OBJECTIVE: Repeat each entry as written, dropping any picture you find.

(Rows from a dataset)

□ □ □

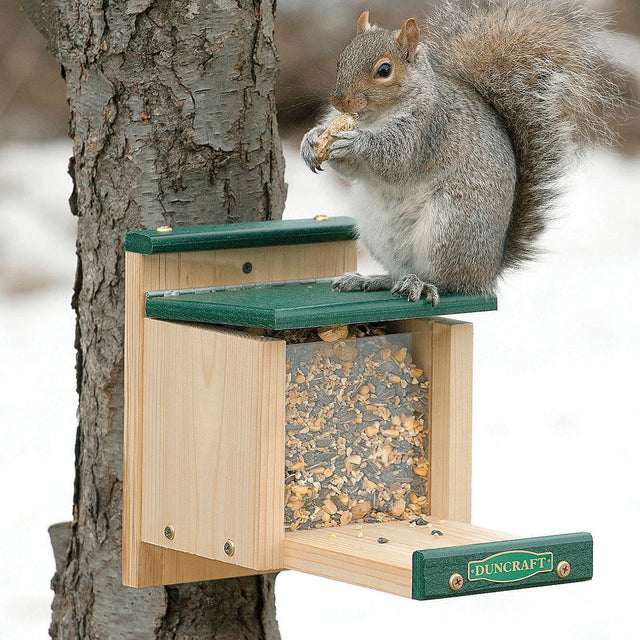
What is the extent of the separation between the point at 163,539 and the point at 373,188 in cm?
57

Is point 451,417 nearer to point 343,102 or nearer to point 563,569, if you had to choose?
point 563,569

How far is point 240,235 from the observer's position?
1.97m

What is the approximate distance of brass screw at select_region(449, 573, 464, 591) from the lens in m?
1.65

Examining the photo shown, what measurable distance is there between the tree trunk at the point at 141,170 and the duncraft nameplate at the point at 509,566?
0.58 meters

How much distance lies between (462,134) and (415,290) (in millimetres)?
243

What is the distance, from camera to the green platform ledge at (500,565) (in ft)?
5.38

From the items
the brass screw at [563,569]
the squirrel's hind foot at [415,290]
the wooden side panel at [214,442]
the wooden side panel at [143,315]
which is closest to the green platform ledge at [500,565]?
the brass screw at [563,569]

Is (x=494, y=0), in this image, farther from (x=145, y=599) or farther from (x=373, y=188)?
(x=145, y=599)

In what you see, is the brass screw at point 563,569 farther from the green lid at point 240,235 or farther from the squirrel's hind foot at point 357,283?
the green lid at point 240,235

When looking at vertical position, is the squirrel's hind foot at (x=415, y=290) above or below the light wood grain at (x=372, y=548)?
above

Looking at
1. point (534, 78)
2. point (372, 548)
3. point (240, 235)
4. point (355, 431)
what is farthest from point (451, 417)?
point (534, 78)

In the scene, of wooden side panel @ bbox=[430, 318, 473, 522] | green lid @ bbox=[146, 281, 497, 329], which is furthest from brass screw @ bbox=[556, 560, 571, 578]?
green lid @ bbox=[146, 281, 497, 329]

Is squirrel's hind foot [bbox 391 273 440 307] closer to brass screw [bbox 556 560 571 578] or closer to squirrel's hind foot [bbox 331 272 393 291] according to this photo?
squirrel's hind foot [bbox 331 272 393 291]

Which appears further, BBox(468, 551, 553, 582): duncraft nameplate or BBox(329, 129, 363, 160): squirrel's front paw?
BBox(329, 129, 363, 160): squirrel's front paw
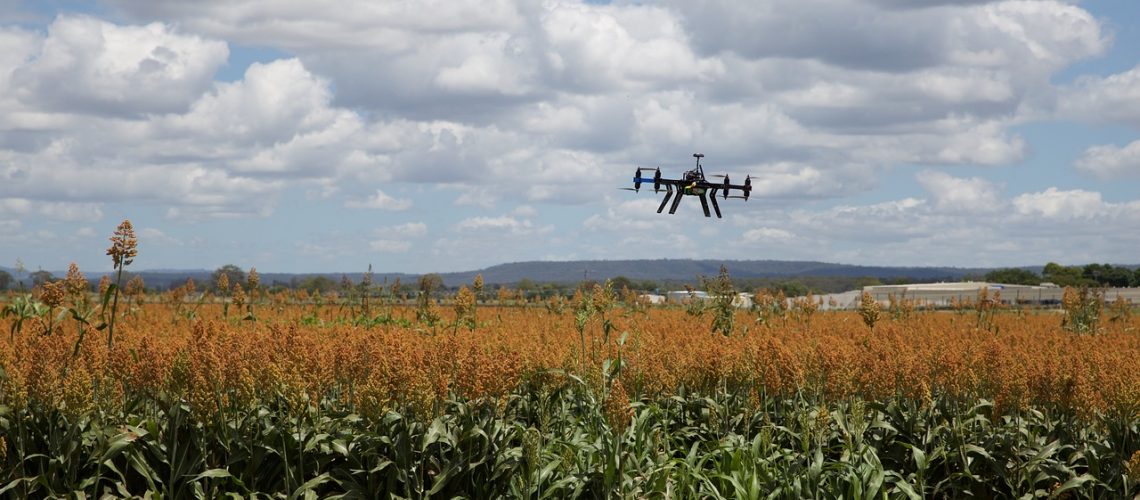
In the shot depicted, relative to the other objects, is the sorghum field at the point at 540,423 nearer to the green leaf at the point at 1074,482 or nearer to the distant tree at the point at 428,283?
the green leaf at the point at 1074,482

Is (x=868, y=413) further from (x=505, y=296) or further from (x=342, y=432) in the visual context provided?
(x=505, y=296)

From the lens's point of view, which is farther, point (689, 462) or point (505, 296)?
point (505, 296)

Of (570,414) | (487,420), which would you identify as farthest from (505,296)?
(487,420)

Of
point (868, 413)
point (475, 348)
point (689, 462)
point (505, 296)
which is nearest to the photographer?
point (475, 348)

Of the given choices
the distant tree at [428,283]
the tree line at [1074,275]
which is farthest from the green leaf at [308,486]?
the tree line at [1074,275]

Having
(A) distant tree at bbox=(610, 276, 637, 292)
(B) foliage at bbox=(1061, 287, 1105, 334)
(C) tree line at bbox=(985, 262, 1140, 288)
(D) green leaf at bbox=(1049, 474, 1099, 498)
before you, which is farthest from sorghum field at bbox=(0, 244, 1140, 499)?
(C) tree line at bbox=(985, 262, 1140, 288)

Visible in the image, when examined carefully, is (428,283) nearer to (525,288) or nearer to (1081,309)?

□ □ □

THE RESPONSE:
What is the extent of the separation between the point at 163,539 and the point at 373,188 in cm?
57

Is point 451,417 nearer to point 343,102 or nearer to point 563,569, if you had to choose?
point 563,569

How far is point 240,235 from the observer's position?
1.97m

What is the approximate distance of brass screw at select_region(449, 573, 464, 591) from the lens in m?
1.65

Examining the photo shown, what measurable distance is there between the tree trunk at the point at 141,170 and the duncraft nameplate at the point at 509,566?
0.58 meters

How much distance lies between (462,134) and (415,290) (in millimetres)?
243

What is the distance, from camera to the green platform ledge at (500,565) (in ft)?
5.38

From the items
the brass screw at [563,569]
the squirrel's hind foot at [415,290]
the wooden side panel at [214,442]
the wooden side panel at [143,315]
which is closest to the green platform ledge at [500,565]?
the brass screw at [563,569]

Is (x=494, y=0), in this image, farther from (x=145, y=599) or farther from (x=373, y=188)?
(x=145, y=599)

In what you see, is the brass screw at point 563,569 farther from the green lid at point 240,235 or farther from the squirrel's hind foot at point 357,283?
the green lid at point 240,235

When looking at vertical position, is the squirrel's hind foot at (x=415, y=290) above or below the light wood grain at (x=372, y=548)?
above

Looking at
1. point (534, 78)
2. point (372, 548)
3. point (240, 235)
4. point (355, 431)
what is farthest from point (451, 417)?
point (534, 78)

In the scene, of wooden side panel @ bbox=[430, 318, 473, 522] | green lid @ bbox=[146, 281, 497, 329], which is furthest from brass screw @ bbox=[556, 560, 571, 578]?
green lid @ bbox=[146, 281, 497, 329]

Is squirrel's hind foot [bbox 391 273 440 307] closer to brass screw [bbox 556 560 571 578] or closer to squirrel's hind foot [bbox 331 272 393 291] according to this photo?
squirrel's hind foot [bbox 331 272 393 291]

Which appears further, BBox(468, 551, 553, 582): duncraft nameplate or BBox(329, 129, 363, 160): squirrel's front paw?
BBox(329, 129, 363, 160): squirrel's front paw
In the shot depicted, relative to the other objects, is the sorghum field at the point at 540,423 nearer to the green leaf at the point at 1074,482 or nearer to the distant tree at the point at 428,283?
the green leaf at the point at 1074,482

Is (x=868, y=413) further from (x=505, y=296) or further from (x=342, y=432) in the visual context provided?
(x=505, y=296)

From the lens's point of view, which is farther, point (689, 462) or point (505, 296)?
point (505, 296)

Of (570,414) | (487,420), which would you identify as farthest from (505,296)?
(487,420)

Of
point (868, 413)
point (475, 348)
point (689, 462)
point (505, 296)
which is nearest to the photographer?
point (475, 348)

Of the given choices
the distant tree at [428,283]
the tree line at [1074,275]
which is farthest from the green leaf at [308,486]?
the tree line at [1074,275]

Having
(A) distant tree at bbox=(610, 276, 637, 292)
(B) foliage at bbox=(1061, 287, 1105, 334)
(C) tree line at bbox=(985, 262, 1140, 288)
(D) green leaf at bbox=(1049, 474, 1099, 498)
before you, which is farthest from sorghum field at bbox=(0, 244, 1140, 499)?
(C) tree line at bbox=(985, 262, 1140, 288)

Visible in the image, when examined carefully, is (428,283) nearer to (525,288) or nearer to (1081,309)?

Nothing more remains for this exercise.